Asha paused to stare down into the face of a white lotus blossom by her knee. “And then, one night, when the doctor stepped out of the room to get the tea, I opened the dragon’s cage. I wanted to touch it. I had always wanted to touch it. At first, the dragon did nothing. It only stared at me through the open door as I held out my hand to it. I thought it might sniff me like a cat or lick me like a lizard. It huddled down in the center of the cage, twitching its long white whiskers and wrapping its golden tail around its legs. And then it sprang at me. It happened so fast, I couldn’t even move. The dragon dashed up my arm, racing over and under, its tiny claws slicing long tears in my skin until it reached my shoulder, and then it struck. It sank its fangs into my earlobe, and it suddenly felt like my head was on fire. Its teeth were like needles, dozens of them, and all envenomed.”
“How did you survive?”
“I nearly didn’t. I collapsed. When I awoke, the doctor was sitting beside me, but everything else had changed.
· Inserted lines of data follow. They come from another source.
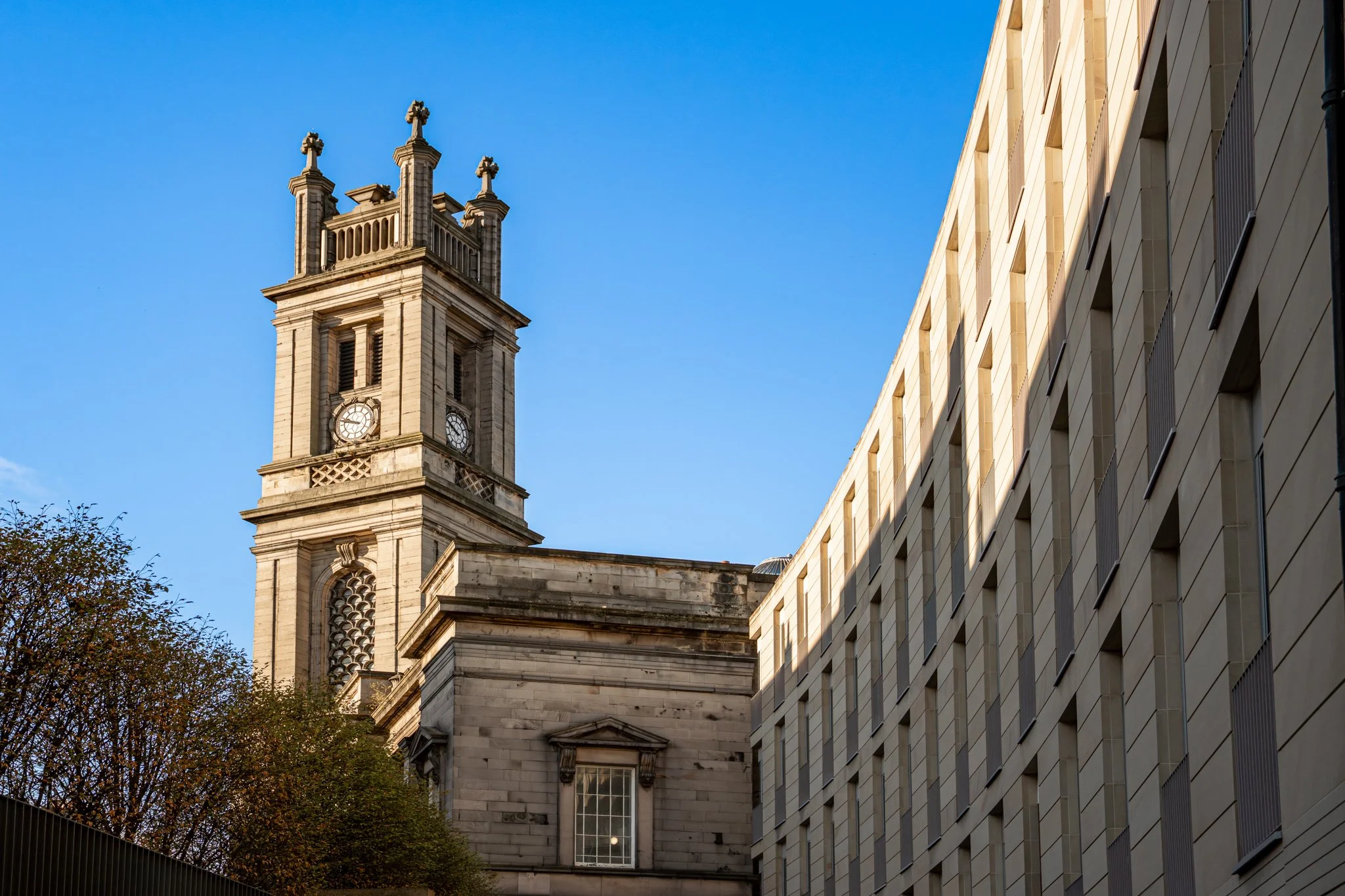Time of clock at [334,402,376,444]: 9:47
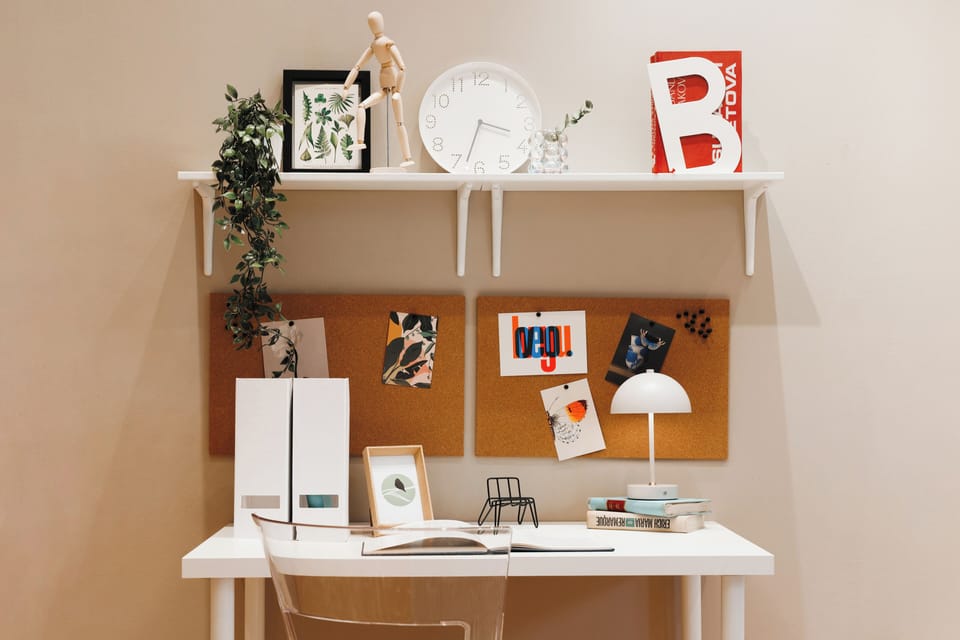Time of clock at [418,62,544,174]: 3:32
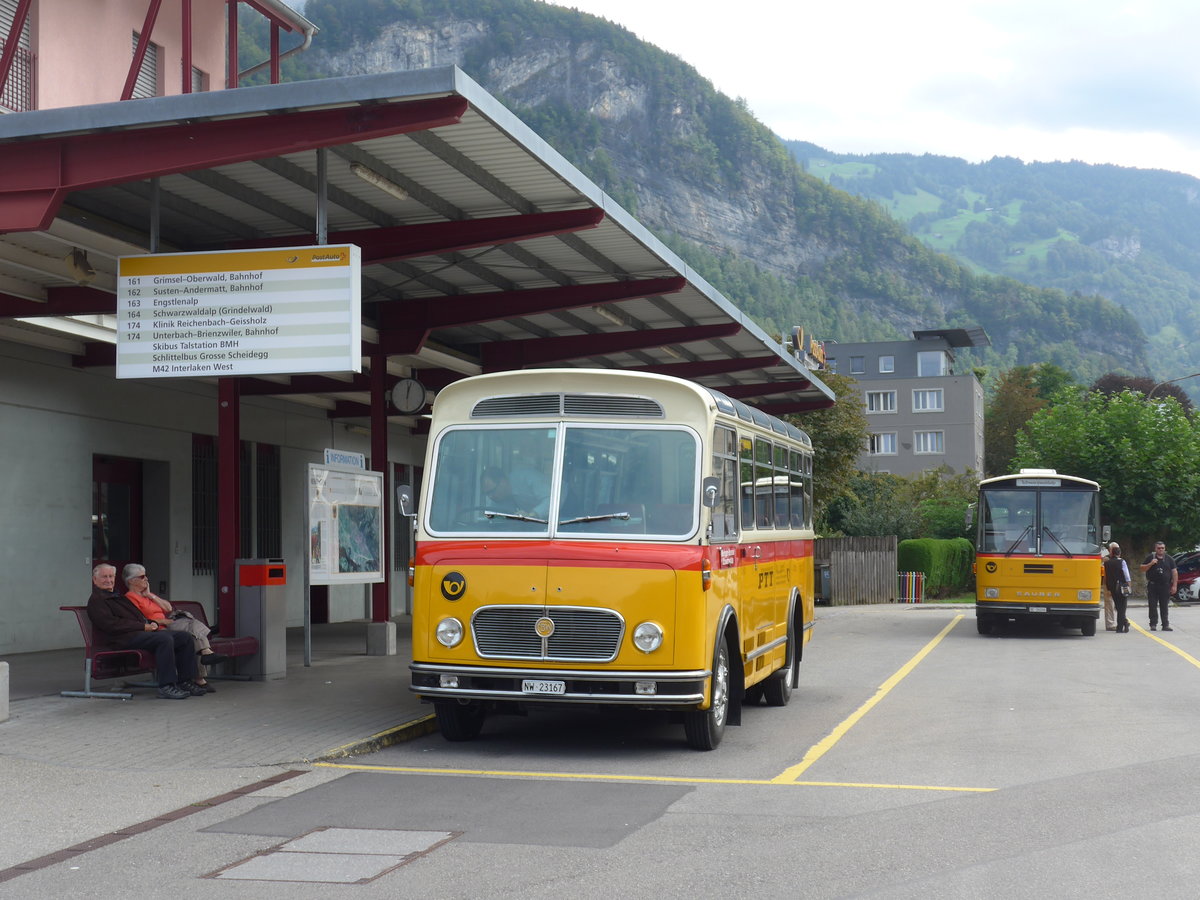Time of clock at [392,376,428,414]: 12:02
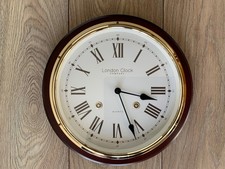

Instead of a house in Yen, we were in a temple in the Ming Empire and eight years had passed.”
“Eight years!”
“Yes. To save my life, the doctor was forced to carry me with his luggage all the way back to his homeland to a temple where the monks and other doctors could care for me. They said it was a miracle that I awoke at all. But I wasn’t the same. Not quite. The dragon’s poison had left behind a shred of its soul in my ear. Even tiny dragons hunt very large prey, and by leaving a drop of its soul in its victim, the dragon can track it anywhere it goes and then devour it, bit by bit, when the animal eventually dies from the venom.